The reply should be the records repeated exactly, without any images.

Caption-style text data
# # # # #

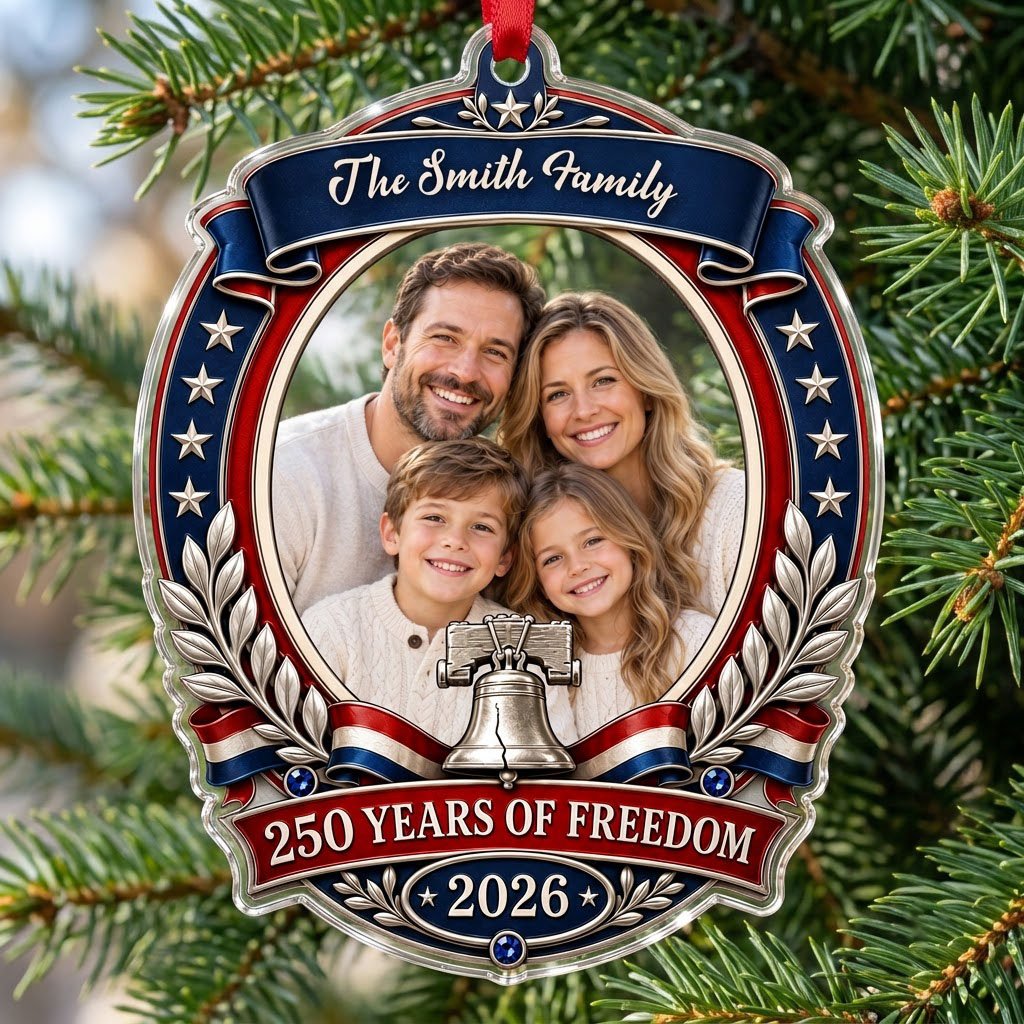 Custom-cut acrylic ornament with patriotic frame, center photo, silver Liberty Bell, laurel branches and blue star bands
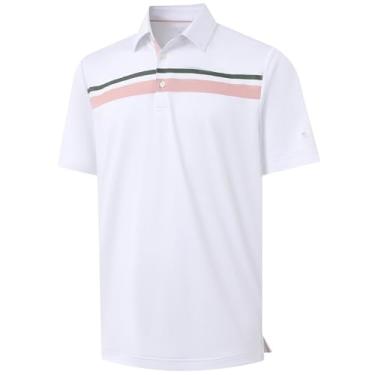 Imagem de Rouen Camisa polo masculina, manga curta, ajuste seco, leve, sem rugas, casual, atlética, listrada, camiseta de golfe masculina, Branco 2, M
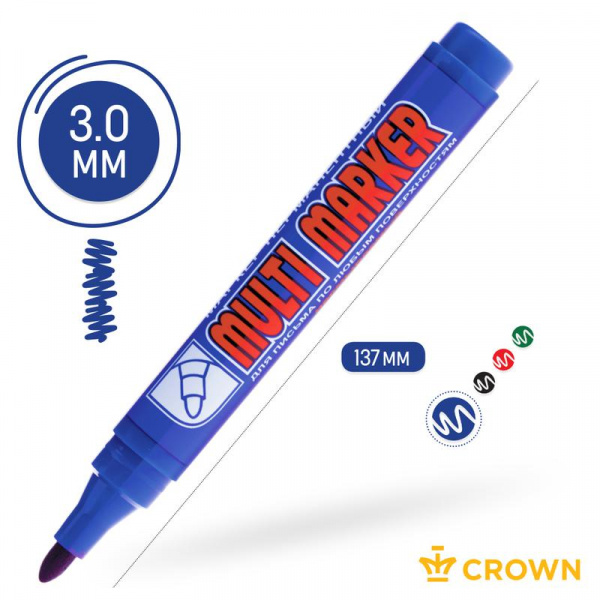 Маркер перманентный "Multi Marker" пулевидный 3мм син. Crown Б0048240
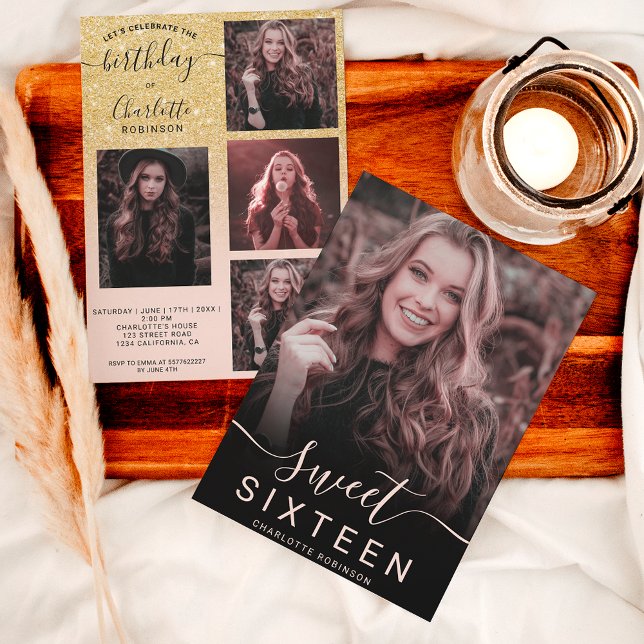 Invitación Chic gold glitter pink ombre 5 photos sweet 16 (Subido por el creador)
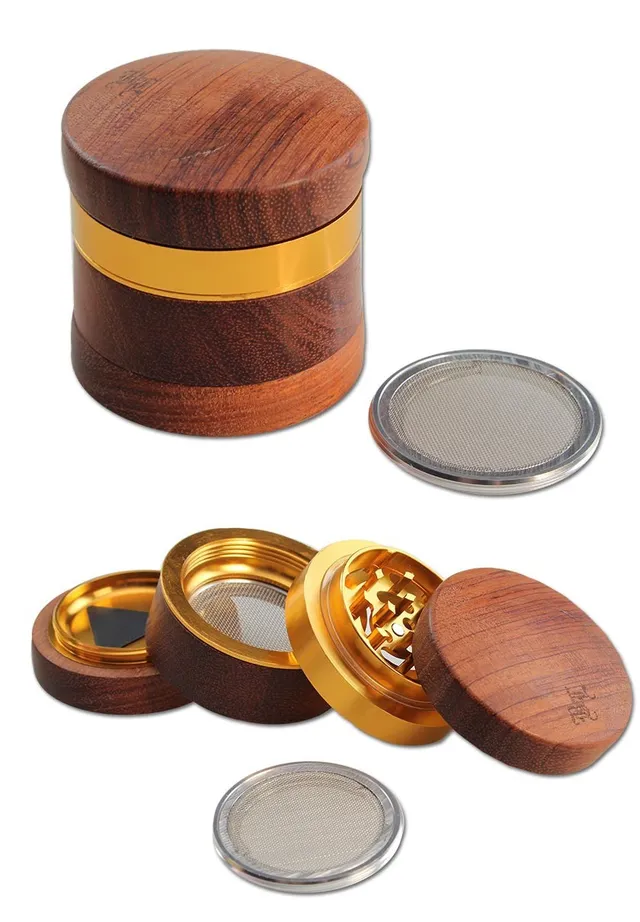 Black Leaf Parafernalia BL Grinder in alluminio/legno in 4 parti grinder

# # # # #

= SOLUTION FOR THIS PROBLEM =
 Custom-cut acrylic ornament with patriotic frame, center photo, silver Liberty Bell, laurel branches and blue star bands
 Imagem de Rouen Camisa polo masculina, manga curta, ajuste seco, leve, sem rugas, casual, atlética, listrada, camiseta de golfe masculina, Branco 2, M
 Маркер перманентный "Multi Marker" пулевидный 3мм син. Crown Б0048240
 Invitación Chic gold glitter pink ombre 5 photos sweet 16 (Subido por el creador)
 Black Leaf Parafernalia BL Grinder in alluminio/legno in 4 parti grinder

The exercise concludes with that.